◆ Extracted text ◆

____________________

Casino and resort in Rozvadov, Czech Republic

King's Resort is a casino and resort located in Rozvadov, Czech Republic. The casino currently houses the largest poker room in Europe.

== History ==
In 2002, art collector and poker player Leon Tsoukernik decided to open a casino here, close to the German border and profiting from liberal Czech gambling laws. King's Casino Rozvadov opened on 26 June 2003.

Approximately two hundred thousand poker players played in the casino in 2014. Over €15 million was paid out to players in poker tournament price pools that year. Tsoukernik closed a deal with the organizers of the World Series of Poker for the first WSOP Circuit Festival hosted in the Czech Republic in 2015. In 2017 the Czech Republic took over hosting the WSOP Europe.

The 2017 €10,350 WSOPE Main Event was won by Marti Roca De Torres and the $111,111 One Drop High Roller was won by Dominik Nitsche. The 2018 €10,350 WSOPE Main Event was won by Jack Sinclair and the €100,000 Super High Roller was won by Martin Kabrhel.

In 2017, over thirty thousand players attended the WSOPE, making it the most successful WSOPE to date. The success of the Czech premiere led to a deal, which allows the WSOPE to take place in the Czech Republic annually until 2022, with further cooperation being open for discussion. The WSOPE Festivals had been held every second year.

In 2018, the King's Casino was renamed to King's Resort.

The casino hosted professional poker player Tony G's birthday in 2018, holding a €200,000 guaranteed PLO tournament.

== Casino ==
The gambling area measures 64,584 ft^{2} or 6,000 m^{2}. In 2009, the casino began focusing on poker. King's Casino has over 160 poker tables making it the largest poker room in Europe. Poker tournaments are offered daily with guaranteed prize pools ranging €3,000 and higher.

The casino features roulette, blackjack, baccarat, craps. Over 300 slot machines are also present on the casino floor.

The total capacity of the hotel is approximately 400 rooms. It is equipped with a Japanese, Turkish and Swedish sauna, as well as a fitness studio and swimming pool. An art gallery is located between the hotel and gambling area with 25 art pieces, featuring the Warhol paintings Daimler Motorkutsche (1886) and Benz Patent-Motorwagen (1886) from the Cars series, a Swarovski armchair, and works by Václav Radimský and Tony Cragg.

____________________

◆ Information provided ◆

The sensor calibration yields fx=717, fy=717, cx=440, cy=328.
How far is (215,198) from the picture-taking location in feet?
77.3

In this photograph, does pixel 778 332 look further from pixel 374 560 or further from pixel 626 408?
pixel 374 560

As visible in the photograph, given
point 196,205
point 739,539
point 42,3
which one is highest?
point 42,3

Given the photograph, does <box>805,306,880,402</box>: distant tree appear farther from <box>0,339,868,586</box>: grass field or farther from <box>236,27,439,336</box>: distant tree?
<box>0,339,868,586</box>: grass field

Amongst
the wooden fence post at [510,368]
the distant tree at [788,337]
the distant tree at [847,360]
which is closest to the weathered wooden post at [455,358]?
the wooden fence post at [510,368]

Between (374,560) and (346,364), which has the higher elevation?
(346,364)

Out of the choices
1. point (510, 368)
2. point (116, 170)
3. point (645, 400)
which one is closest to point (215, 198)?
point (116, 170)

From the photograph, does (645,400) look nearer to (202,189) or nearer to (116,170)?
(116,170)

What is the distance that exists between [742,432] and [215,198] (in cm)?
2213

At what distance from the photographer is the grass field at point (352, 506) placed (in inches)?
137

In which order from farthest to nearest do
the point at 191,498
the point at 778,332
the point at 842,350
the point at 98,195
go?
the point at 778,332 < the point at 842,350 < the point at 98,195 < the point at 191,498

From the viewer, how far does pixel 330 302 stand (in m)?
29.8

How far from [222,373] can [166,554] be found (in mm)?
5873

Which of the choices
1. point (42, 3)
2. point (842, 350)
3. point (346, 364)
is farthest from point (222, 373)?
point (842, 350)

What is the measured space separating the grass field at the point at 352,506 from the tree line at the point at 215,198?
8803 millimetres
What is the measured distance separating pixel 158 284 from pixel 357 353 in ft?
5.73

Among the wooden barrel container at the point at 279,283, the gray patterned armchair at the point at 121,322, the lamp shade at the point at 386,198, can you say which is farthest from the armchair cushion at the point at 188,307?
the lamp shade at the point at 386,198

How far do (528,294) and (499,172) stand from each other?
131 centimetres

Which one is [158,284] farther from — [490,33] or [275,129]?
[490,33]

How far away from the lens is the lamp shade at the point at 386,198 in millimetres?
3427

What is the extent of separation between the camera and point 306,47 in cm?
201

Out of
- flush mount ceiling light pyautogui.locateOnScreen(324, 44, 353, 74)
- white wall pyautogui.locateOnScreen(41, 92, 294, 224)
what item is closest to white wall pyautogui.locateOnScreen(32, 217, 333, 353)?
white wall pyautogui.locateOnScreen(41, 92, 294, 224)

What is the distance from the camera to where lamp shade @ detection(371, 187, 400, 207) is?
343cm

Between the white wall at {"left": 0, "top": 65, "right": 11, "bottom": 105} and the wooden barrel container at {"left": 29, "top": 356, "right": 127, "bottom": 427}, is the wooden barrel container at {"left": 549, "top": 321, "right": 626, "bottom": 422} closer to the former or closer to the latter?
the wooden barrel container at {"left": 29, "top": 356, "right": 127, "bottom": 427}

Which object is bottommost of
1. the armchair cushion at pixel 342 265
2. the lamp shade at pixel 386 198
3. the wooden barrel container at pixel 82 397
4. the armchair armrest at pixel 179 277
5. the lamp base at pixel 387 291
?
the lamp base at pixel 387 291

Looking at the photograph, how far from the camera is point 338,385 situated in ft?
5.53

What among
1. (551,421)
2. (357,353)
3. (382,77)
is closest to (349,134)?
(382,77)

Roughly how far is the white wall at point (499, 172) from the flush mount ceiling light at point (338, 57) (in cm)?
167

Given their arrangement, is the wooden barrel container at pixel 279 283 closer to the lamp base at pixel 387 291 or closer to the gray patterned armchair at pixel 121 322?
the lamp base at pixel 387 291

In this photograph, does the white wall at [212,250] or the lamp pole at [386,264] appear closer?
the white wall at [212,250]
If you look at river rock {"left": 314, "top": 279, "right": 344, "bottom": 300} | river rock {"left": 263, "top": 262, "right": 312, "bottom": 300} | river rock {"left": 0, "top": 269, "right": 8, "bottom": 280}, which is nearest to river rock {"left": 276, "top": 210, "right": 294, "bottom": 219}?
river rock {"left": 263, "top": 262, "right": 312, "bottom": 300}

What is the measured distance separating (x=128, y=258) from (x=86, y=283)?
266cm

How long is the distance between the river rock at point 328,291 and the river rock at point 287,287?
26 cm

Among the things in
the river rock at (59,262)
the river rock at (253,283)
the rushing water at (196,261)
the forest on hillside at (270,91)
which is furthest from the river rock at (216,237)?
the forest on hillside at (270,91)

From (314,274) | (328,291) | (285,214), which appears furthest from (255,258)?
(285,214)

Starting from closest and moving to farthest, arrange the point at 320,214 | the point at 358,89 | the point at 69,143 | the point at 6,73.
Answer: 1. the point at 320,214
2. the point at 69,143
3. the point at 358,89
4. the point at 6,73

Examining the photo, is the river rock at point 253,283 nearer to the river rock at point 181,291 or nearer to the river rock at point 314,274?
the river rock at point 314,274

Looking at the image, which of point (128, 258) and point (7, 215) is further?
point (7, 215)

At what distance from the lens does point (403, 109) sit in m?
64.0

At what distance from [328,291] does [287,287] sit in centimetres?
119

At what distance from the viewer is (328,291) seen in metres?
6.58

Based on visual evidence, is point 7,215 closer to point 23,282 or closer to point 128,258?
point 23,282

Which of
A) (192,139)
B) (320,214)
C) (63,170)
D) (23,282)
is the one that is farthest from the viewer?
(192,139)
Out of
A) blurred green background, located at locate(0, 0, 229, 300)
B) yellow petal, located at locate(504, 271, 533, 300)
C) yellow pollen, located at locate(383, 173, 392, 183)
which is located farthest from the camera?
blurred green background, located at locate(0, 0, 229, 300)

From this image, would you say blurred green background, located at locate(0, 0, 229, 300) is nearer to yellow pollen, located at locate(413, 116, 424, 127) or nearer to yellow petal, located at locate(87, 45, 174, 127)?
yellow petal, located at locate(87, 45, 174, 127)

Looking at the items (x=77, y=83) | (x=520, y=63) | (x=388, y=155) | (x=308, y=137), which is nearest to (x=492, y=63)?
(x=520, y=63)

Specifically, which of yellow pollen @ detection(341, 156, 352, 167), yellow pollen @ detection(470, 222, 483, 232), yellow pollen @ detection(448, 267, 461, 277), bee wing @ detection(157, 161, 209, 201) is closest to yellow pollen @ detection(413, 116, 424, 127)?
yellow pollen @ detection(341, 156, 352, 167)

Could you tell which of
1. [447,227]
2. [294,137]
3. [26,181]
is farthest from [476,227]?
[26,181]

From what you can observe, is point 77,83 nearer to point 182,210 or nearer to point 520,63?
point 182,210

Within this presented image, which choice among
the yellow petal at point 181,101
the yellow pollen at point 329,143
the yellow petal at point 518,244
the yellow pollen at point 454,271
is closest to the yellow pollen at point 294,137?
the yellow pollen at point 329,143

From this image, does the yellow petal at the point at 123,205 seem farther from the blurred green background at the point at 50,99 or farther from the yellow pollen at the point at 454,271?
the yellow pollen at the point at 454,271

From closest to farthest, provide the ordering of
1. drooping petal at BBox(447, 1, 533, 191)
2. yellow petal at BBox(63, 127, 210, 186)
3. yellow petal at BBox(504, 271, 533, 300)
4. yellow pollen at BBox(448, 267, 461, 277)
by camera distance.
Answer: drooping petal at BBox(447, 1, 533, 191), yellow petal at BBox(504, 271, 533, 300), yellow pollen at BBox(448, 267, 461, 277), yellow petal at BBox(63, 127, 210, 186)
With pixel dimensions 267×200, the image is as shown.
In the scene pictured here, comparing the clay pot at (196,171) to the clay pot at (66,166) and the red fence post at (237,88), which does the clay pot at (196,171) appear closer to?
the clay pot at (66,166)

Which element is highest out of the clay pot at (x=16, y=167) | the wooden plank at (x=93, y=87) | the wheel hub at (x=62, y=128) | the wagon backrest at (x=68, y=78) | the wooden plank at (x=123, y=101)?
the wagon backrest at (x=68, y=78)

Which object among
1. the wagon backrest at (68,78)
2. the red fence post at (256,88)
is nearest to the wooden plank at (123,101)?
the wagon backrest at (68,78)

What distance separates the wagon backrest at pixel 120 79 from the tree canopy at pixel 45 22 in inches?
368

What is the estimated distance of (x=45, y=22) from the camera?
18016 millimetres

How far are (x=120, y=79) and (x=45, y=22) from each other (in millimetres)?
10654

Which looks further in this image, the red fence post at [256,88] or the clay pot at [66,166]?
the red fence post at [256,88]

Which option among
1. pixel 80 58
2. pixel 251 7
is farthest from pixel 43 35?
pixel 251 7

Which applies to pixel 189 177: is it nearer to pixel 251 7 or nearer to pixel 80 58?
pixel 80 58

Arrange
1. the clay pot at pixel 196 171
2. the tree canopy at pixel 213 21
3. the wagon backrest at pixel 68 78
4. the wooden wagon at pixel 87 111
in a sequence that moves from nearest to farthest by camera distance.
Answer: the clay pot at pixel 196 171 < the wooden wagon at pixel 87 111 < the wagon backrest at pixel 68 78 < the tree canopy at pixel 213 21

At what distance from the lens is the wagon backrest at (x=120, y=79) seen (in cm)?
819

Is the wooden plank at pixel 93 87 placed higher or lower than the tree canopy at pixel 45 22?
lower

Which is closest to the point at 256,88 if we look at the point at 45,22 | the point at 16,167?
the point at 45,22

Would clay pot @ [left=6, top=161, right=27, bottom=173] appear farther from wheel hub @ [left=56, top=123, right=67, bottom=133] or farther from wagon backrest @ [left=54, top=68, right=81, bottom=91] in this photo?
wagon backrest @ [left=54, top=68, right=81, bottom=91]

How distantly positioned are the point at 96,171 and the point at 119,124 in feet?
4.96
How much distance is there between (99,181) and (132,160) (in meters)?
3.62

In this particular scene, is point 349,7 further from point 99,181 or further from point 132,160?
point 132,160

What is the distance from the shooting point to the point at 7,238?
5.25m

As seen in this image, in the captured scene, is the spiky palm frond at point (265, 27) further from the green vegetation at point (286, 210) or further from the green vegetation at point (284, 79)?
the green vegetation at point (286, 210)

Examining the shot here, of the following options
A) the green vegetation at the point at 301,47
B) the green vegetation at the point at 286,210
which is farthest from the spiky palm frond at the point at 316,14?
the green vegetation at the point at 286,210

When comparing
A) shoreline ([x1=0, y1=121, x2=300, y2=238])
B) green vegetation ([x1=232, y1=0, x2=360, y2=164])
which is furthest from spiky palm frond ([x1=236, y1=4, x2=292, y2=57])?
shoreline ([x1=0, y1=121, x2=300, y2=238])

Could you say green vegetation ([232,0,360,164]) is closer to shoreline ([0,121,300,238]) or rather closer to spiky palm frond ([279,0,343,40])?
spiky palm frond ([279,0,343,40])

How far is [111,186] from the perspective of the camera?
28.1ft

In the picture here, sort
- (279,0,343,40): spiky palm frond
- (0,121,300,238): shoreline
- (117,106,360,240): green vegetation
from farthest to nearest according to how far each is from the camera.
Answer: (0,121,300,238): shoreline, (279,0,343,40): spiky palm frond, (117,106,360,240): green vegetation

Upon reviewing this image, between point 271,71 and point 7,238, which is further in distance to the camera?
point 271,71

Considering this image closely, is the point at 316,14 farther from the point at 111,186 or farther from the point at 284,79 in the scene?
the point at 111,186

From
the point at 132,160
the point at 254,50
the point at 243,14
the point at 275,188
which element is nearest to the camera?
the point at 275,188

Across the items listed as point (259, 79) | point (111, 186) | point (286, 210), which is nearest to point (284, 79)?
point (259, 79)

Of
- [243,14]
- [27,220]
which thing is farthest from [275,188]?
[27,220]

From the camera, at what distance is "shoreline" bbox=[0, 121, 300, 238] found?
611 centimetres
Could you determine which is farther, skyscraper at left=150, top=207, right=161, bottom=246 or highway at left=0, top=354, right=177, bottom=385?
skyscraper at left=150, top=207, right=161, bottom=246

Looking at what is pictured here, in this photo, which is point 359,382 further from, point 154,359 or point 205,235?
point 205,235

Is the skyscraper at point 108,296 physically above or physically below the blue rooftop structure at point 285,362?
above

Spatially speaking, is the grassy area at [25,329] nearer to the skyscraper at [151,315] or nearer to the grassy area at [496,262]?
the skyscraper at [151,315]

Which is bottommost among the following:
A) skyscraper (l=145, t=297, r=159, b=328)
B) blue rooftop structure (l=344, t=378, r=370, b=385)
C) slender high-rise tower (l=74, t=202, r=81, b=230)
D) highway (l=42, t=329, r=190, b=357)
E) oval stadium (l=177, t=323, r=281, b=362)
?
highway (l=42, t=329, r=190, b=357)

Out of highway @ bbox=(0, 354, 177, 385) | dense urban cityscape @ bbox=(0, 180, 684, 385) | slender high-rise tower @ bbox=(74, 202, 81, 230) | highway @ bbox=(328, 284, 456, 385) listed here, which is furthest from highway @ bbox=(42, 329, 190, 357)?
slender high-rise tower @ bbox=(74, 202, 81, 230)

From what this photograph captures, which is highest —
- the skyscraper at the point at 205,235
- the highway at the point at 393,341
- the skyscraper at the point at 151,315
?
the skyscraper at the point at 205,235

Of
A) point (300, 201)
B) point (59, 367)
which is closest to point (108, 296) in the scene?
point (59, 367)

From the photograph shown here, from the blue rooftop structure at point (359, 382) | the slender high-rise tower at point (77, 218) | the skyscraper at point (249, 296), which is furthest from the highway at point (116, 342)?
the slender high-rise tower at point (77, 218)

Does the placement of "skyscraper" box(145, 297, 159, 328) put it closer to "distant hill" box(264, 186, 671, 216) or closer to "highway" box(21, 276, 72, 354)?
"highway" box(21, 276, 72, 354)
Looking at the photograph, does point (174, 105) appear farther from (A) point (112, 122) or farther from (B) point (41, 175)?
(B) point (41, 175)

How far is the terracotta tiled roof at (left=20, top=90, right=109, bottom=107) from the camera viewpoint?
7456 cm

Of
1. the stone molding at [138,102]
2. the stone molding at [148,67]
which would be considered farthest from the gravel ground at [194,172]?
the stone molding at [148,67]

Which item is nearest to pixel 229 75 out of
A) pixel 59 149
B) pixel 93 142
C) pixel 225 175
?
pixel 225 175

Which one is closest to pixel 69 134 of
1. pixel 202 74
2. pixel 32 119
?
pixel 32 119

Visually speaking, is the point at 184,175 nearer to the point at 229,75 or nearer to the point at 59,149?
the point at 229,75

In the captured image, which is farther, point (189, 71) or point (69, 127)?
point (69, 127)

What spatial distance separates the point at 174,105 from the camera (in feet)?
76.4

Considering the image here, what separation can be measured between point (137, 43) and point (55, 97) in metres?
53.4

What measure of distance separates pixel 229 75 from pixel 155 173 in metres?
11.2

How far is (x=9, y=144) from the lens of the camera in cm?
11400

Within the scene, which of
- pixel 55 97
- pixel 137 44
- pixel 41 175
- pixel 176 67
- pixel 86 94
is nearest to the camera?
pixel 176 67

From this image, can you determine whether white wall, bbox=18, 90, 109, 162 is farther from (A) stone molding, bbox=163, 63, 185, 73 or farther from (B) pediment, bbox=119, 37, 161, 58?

____________________

◆ Questions ◆
A - Answer these questions from the King's Resort text:
(i) On what date did King's Casino Rozvadov open?
(ii) Who won the 2018 €10,350 WSOPE Main Event?
(iii) Approximately how many rooms does the hotel have?
B - Please reproduce the part of the King's Resort text starting at "Casino and resort in" and ending at "houses the largest poker room in Europe.".

◆ Written answers ◆
A -
(i) 26 June 2003
(ii) Jack Sinclair
(iii) Approximately 400

B -
Casino and resort in Rozvadov, Czech Republic

King's Resort is a casino and resort located in Rozvadov, Czech Republic. The casino currently houses the largest poker room in Europe.